**DATA TO USE:**
────
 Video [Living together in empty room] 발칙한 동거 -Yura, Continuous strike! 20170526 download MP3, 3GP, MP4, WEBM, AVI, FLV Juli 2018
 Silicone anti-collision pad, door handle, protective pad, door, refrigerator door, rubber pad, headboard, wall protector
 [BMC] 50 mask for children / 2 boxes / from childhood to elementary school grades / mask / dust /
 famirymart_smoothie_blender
────
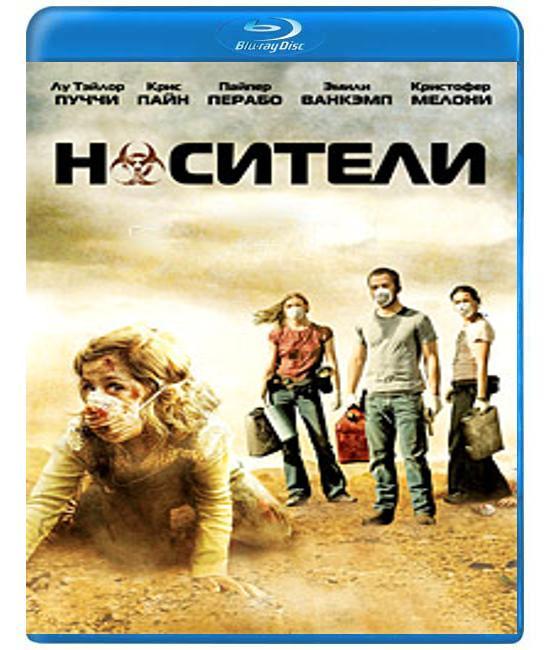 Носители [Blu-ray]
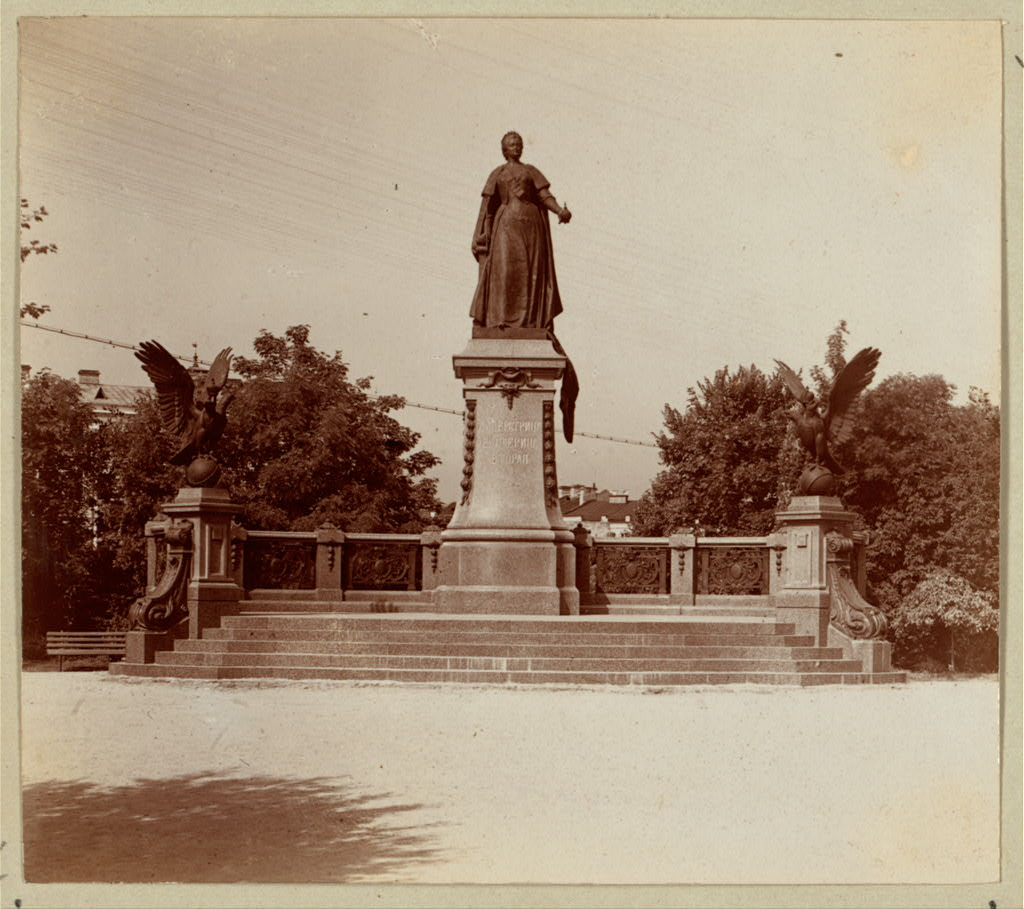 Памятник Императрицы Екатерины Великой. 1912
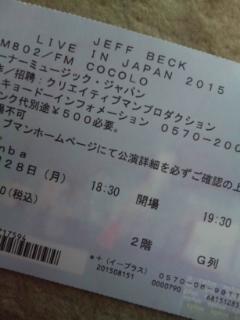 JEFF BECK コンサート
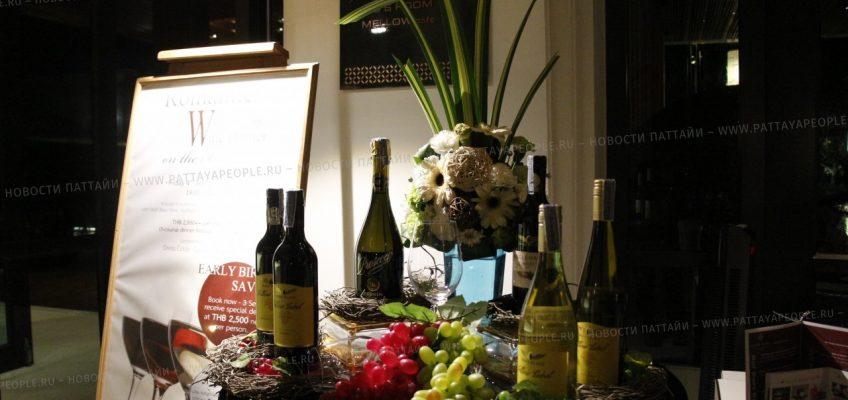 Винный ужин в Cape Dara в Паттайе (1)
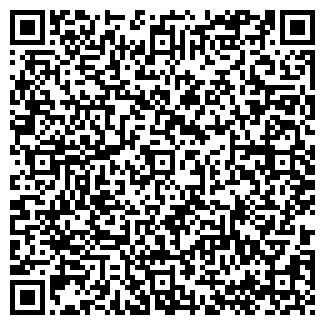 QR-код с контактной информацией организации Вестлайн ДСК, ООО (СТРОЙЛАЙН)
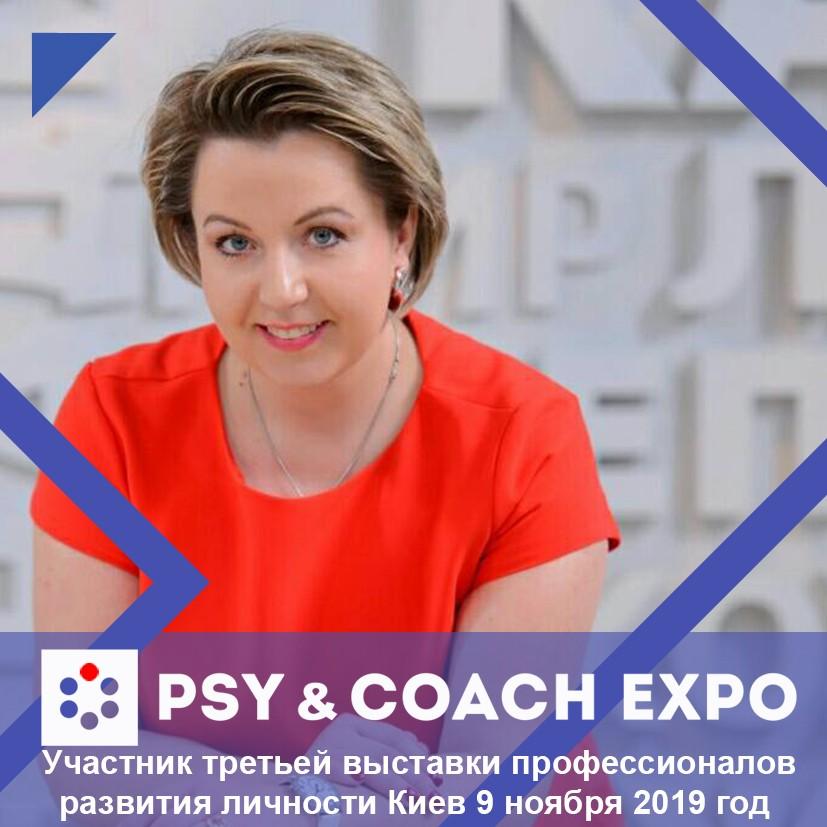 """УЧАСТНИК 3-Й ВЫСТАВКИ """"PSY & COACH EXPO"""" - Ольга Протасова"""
────
Working from the material above, retype exactly the lines from the one with "Video [Living together" through the one with "famirymart_smoothie_blender", both included, and only those lines.

**WRITTEN REPLY:**
 Video [Living together in empty room] 발칙한 동거 -Yura, Continuous strike! 20170526 download MP3, 3GP, MP4, WEBM, AVI, FLV Juli 2018
 Silicone anti-collision pad, door handle, protective pad, door, refrigerator door, rubber pad, headboard, wall protector
 [BMC] 50 mask for children / 2 boxes / from childhood to elementary school grades / mask / dust /
 famirymart_smoothie_blender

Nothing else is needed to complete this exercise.